WHAT TO PRODUCE:
Can the data below be echoed back word for word?

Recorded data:
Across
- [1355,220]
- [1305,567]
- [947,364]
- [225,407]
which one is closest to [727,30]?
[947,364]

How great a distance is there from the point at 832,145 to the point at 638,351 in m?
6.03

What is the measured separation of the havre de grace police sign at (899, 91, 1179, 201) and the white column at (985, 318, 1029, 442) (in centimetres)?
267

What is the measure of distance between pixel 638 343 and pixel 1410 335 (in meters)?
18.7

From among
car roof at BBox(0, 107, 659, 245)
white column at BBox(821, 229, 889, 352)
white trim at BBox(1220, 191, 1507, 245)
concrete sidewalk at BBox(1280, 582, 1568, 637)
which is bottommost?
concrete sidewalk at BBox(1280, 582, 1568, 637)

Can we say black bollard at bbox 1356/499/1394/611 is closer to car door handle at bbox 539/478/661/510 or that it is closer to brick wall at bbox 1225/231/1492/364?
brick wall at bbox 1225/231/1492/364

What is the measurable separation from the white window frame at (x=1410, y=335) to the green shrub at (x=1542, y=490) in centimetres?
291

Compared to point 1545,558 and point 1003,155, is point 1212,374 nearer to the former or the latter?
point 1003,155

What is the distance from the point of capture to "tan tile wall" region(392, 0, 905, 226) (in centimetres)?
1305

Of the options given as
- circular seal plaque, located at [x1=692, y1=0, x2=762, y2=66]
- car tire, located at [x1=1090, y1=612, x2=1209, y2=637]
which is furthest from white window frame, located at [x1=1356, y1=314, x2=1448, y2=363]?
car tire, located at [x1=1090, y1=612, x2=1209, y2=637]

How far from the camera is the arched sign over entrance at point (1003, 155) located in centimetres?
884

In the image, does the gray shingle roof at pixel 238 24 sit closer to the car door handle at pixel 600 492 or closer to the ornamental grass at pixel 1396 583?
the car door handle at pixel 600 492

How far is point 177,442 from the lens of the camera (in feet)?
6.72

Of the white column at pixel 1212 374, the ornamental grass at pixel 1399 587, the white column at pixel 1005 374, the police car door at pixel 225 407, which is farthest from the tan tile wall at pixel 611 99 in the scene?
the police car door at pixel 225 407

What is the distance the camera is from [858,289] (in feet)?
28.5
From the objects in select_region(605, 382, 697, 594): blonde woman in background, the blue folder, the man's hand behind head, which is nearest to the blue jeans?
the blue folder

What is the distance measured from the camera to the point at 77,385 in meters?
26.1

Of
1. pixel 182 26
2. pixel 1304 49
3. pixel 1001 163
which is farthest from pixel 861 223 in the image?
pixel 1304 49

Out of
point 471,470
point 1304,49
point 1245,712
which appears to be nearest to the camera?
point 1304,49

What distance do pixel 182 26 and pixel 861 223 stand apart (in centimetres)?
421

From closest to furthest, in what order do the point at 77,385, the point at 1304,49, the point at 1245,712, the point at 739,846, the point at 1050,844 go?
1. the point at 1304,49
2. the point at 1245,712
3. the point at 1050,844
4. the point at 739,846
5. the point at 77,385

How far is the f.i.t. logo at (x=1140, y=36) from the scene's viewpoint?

EXERCISE SOLUTION:
Across
- [1355,220]
- [1305,567]
- [947,364]
- [225,407]
which one is closest to [727,30]?
[947,364]

How great a distance is there from the point at 832,145 to the point at 638,351 in m?
6.03

What is the measured separation of the havre de grace police sign at (899, 91, 1179, 201) and the white column at (985, 318, 1029, 442) (in centimetres)?
267

What is the measure of distance between pixel 638 343 and pixel 1410 335 (in meters)?
18.7

From among
car roof at BBox(0, 107, 659, 245)
white column at BBox(821, 229, 889, 352)
white trim at BBox(1220, 191, 1507, 245)
concrete sidewalk at BBox(1280, 582, 1568, 637)
which is bottommost?
concrete sidewalk at BBox(1280, 582, 1568, 637)

Can we say black bollard at bbox 1356/499/1394/611 is closer to car door handle at bbox 539/478/661/510 or that it is closer to brick wall at bbox 1225/231/1492/364?
brick wall at bbox 1225/231/1492/364

What is the measurable separation from the white window frame at (x=1410, y=335) to the green shrub at (x=1542, y=490) in centimetres?
291

Compared to point 1545,558 and point 1003,155, is point 1212,374 nearer to the former or the latter?
point 1003,155

What is the distance from the point of capture to "tan tile wall" region(392, 0, 905, 226) (in centimetres)?
1305

Of the options given as
- circular seal plaque, located at [x1=692, y1=0, x2=762, y2=66]
- car tire, located at [x1=1090, y1=612, x2=1209, y2=637]
which is furthest from white window frame, located at [x1=1356, y1=314, x2=1448, y2=363]?
car tire, located at [x1=1090, y1=612, x2=1209, y2=637]

How far from the camera is the arched sign over entrance at point (1003, 155) located in centimetres?
884

In the image, does the gray shingle roof at pixel 238 24 sit closer to the car door handle at pixel 600 492 or closer to the ornamental grass at pixel 1396 583?
the car door handle at pixel 600 492

How far is point 177,442 from the lens of the camera (in feet)?
6.72

Of the white column at pixel 1212 374, the ornamental grass at pixel 1399 587, the white column at pixel 1005 374, the police car door at pixel 225 407, which is farthest from the tan tile wall at pixel 611 99 in the scene?
the police car door at pixel 225 407

What is the distance the camera is from [858,289] (in feet)?
28.5
From the objects in select_region(605, 382, 697, 594): blonde woman in background, the blue folder, the man's hand behind head, which is nearest to the blue jeans?
the blue folder

What is the distance measured from the camera to the point at 77,385 in meters?
26.1

Of
1. pixel 182 26
2. pixel 1304 49
3. pixel 1001 163
which is farthest from pixel 861 223 in the image?
pixel 1304 49

Out of
point 471,470
point 1304,49
point 1245,712
which appears to be nearest to the camera?
point 1304,49

What distance do pixel 182 26 and pixel 861 223 stand apart (in centimetres)?
421

From closest to furthest, in what order do the point at 77,385, the point at 1304,49, the point at 1245,712, the point at 739,846, the point at 1050,844 go?
1. the point at 1304,49
2. the point at 1245,712
3. the point at 1050,844
4. the point at 739,846
5. the point at 77,385

How far is the f.i.t. logo at (x=1140, y=36) from the scene's viewpoint?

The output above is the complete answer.